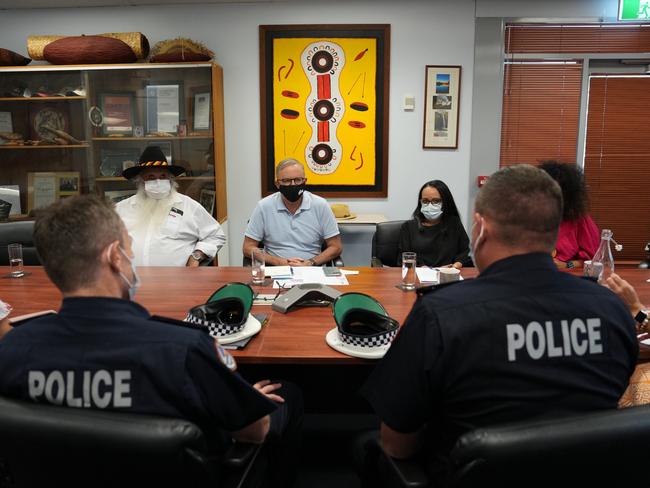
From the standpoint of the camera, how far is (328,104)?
4.18 m

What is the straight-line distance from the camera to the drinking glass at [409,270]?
86.6 inches

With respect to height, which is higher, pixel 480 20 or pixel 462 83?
pixel 480 20

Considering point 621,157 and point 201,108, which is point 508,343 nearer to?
point 201,108

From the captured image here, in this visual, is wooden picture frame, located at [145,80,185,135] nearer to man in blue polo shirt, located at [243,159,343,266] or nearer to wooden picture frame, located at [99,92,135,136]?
wooden picture frame, located at [99,92,135,136]

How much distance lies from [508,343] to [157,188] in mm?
2526

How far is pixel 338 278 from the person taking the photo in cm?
238

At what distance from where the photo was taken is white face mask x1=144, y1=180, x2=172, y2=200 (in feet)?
9.91

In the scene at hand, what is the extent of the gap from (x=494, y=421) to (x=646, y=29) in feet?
14.8

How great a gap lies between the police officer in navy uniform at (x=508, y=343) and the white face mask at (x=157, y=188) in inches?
89.7

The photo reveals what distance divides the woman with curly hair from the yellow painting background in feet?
5.83

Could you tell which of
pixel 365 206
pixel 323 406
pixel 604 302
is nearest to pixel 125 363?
pixel 604 302

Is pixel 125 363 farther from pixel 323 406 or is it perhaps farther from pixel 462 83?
pixel 462 83

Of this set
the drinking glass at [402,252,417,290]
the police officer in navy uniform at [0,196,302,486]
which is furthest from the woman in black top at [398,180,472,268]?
the police officer in navy uniform at [0,196,302,486]

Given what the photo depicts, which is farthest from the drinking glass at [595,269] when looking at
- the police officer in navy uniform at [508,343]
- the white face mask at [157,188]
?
the white face mask at [157,188]
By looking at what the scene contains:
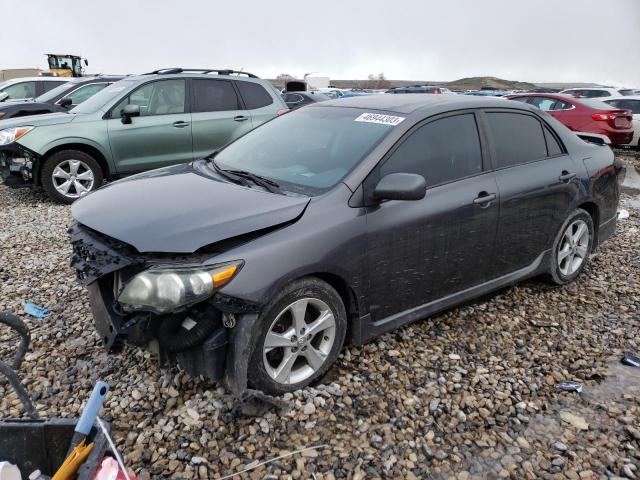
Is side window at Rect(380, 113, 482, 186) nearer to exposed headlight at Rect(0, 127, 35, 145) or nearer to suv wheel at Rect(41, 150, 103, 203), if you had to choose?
suv wheel at Rect(41, 150, 103, 203)

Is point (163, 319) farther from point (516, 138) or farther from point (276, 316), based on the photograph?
point (516, 138)

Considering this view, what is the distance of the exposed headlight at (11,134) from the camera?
6953 millimetres

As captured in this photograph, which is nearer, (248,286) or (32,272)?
(248,286)

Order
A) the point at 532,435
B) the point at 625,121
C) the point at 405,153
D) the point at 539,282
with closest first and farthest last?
the point at 532,435 → the point at 405,153 → the point at 539,282 → the point at 625,121

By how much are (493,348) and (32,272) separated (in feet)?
13.1

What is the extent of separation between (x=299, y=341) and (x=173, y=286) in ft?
2.62

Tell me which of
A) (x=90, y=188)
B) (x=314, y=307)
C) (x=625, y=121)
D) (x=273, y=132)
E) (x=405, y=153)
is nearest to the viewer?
(x=314, y=307)

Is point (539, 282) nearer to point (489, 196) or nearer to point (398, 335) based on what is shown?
point (489, 196)

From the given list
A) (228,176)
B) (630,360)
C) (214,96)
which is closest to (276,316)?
(228,176)

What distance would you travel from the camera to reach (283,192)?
3039mm

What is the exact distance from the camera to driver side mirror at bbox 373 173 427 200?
289cm

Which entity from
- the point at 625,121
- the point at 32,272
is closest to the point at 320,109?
the point at 32,272

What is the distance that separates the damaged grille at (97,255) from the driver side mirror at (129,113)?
478 cm

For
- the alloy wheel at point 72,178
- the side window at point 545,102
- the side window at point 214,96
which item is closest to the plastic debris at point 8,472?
the alloy wheel at point 72,178
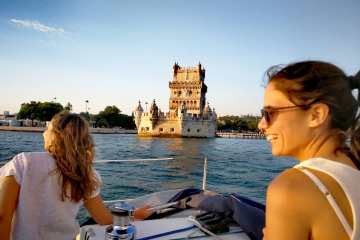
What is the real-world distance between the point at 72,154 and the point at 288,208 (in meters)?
1.28

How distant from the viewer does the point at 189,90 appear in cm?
6869

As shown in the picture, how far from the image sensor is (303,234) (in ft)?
2.38

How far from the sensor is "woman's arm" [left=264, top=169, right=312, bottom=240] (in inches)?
27.7

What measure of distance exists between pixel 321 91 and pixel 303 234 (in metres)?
0.37

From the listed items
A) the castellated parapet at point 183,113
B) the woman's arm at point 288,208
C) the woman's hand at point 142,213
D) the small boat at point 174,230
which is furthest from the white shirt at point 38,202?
the castellated parapet at point 183,113

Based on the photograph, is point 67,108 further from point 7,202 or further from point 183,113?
point 7,202

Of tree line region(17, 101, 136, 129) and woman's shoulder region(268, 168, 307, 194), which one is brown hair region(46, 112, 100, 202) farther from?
tree line region(17, 101, 136, 129)

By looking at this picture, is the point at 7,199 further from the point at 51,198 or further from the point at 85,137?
the point at 85,137

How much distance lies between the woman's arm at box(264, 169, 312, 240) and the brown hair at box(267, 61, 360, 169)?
234mm

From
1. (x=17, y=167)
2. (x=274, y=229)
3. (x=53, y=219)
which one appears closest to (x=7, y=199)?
(x=17, y=167)

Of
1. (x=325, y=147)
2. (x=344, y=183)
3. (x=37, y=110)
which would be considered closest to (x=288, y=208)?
(x=344, y=183)

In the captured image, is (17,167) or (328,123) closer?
(328,123)

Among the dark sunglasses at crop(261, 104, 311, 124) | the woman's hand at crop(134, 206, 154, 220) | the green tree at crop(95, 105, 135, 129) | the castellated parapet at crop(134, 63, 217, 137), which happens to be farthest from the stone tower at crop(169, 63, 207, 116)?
the dark sunglasses at crop(261, 104, 311, 124)

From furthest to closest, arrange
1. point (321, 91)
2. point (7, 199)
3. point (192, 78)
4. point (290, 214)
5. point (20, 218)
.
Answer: point (192, 78), point (20, 218), point (7, 199), point (321, 91), point (290, 214)
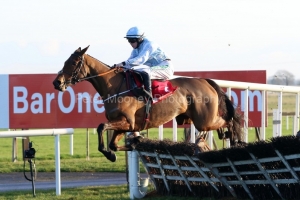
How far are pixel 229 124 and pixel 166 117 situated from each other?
4.66 feet

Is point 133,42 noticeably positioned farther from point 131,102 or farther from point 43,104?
point 43,104

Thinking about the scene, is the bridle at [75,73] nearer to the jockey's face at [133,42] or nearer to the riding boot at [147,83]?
the jockey's face at [133,42]

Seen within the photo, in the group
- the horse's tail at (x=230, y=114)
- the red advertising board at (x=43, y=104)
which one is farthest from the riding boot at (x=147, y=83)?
the red advertising board at (x=43, y=104)

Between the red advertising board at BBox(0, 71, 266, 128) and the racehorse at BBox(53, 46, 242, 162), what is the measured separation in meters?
4.86

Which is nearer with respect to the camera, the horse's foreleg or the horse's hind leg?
the horse's hind leg

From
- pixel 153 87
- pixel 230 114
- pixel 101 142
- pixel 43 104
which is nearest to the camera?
pixel 101 142

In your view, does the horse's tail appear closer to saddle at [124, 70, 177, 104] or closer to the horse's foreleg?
saddle at [124, 70, 177, 104]

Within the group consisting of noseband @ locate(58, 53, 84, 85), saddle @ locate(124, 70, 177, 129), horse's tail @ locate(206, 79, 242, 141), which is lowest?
horse's tail @ locate(206, 79, 242, 141)

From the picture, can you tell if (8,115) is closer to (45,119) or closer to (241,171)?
(45,119)

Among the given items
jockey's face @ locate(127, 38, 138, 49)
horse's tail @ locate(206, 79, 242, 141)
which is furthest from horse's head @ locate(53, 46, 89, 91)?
horse's tail @ locate(206, 79, 242, 141)

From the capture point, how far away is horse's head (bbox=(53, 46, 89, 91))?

What is required: Find every line in the material above that contains the string "sensor", and copy each of those lines.

Answer:
As shown in the picture, how far from the image sensor is (303,234) (in ft)?
How far from the sensor is "woman's arm" [left=264, top=169, right=312, bottom=240] (in inches)?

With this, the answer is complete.